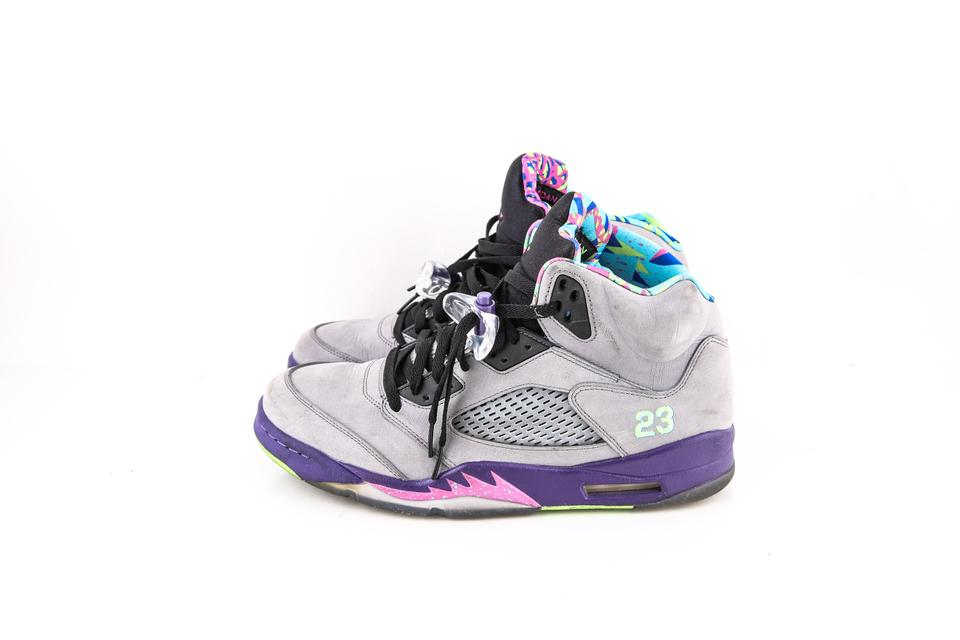 Nike   Grey/Purple Air Jordan Retro 5 V Shoes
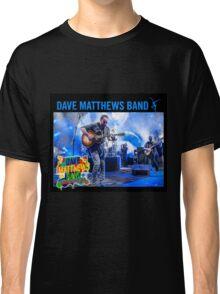 Dave Matthews Band SUMMER TOUR 2016 Classic T-Shirt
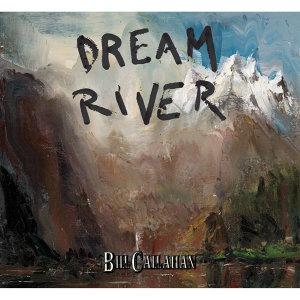 Dream River(比爾卡拉漢 – 夢境之河)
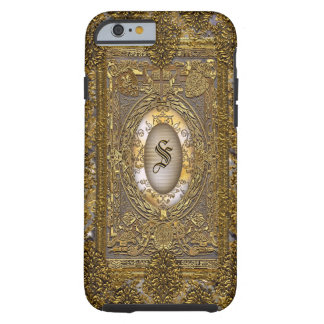 Victorian de Salsbury Voltz Capa Tough Para iPhone 6
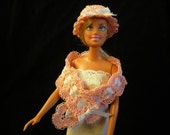 Spring Doll Wrap and Hat - ready to ship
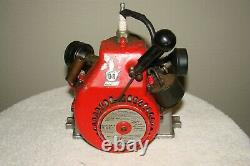 Vintage Ohlsson and Rice o&r Miniature Generator Model Airplane Engine/Motor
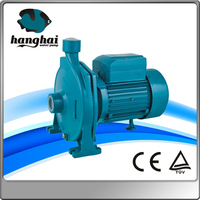 CPM158A domestic water pumps price special for indonesia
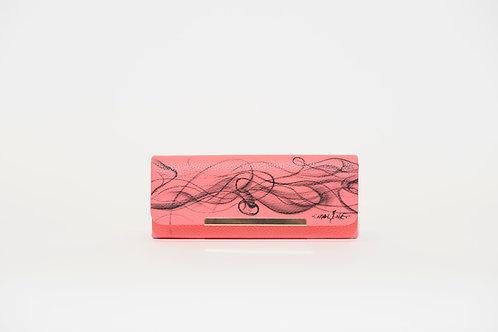 """Tasche """"Coral"""" Airbrush Design"""
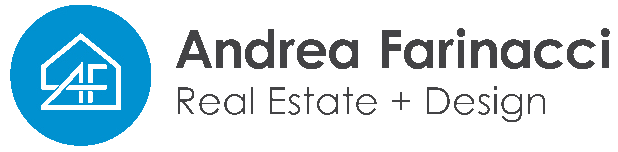 Andrea Boulder Homes | RE/MAX Alliance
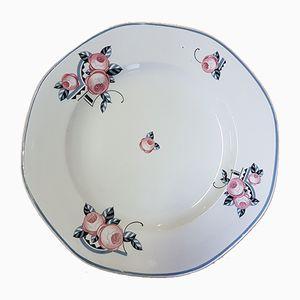 Large Vintage Dish from Faïencerie de Sarreguemines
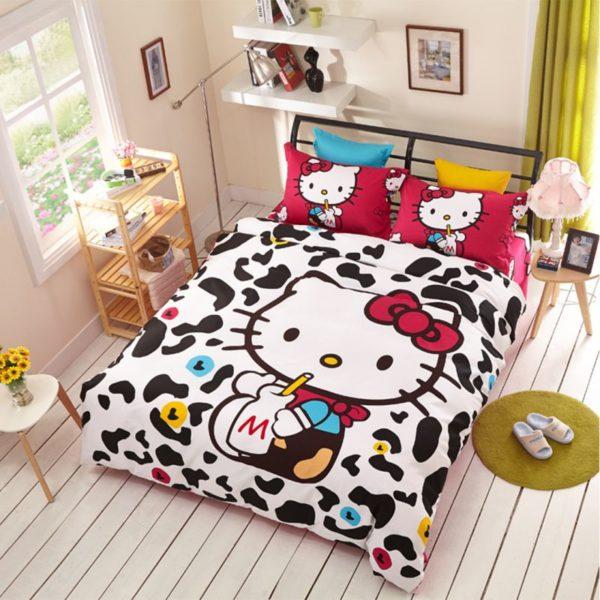 Hello Kitty Bedding Sets Model 10 1XX 600x600 - Hello Kitty Bedding Sets Model 10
::::::
* Problem to work on: This task calls for the listing to be restated exactly, with images omitted.

* Response area:
 Nike   Grey/Purple Air Jordan Retro 5 V Shoes
 Dave Matthews Band SUMMER TOUR 2016 Classic T-Shirt
 Dream River(比爾卡拉漢 – 夢境之河)
 Victorian de Salsbury Voltz Capa Tough Para iPhone 6
 Spring Doll Wrap and Hat - ready to ship
 Vintage Ohlsson and Rice o&r Miniature Generator Model Airplane Engine/Motor
 CPM158A domestic water pumps price special for indonesia
 """Tasche """"Coral"""" Airbrush Design"""
 Andrea Boulder Homes | RE/MAX Alliance
 Large Vintage Dish from Faïencerie de Sarreguemines
 Hello Kitty Bedding Sets Model 10 1XX 600x600 - Hello Kitty Bedding Sets Model 10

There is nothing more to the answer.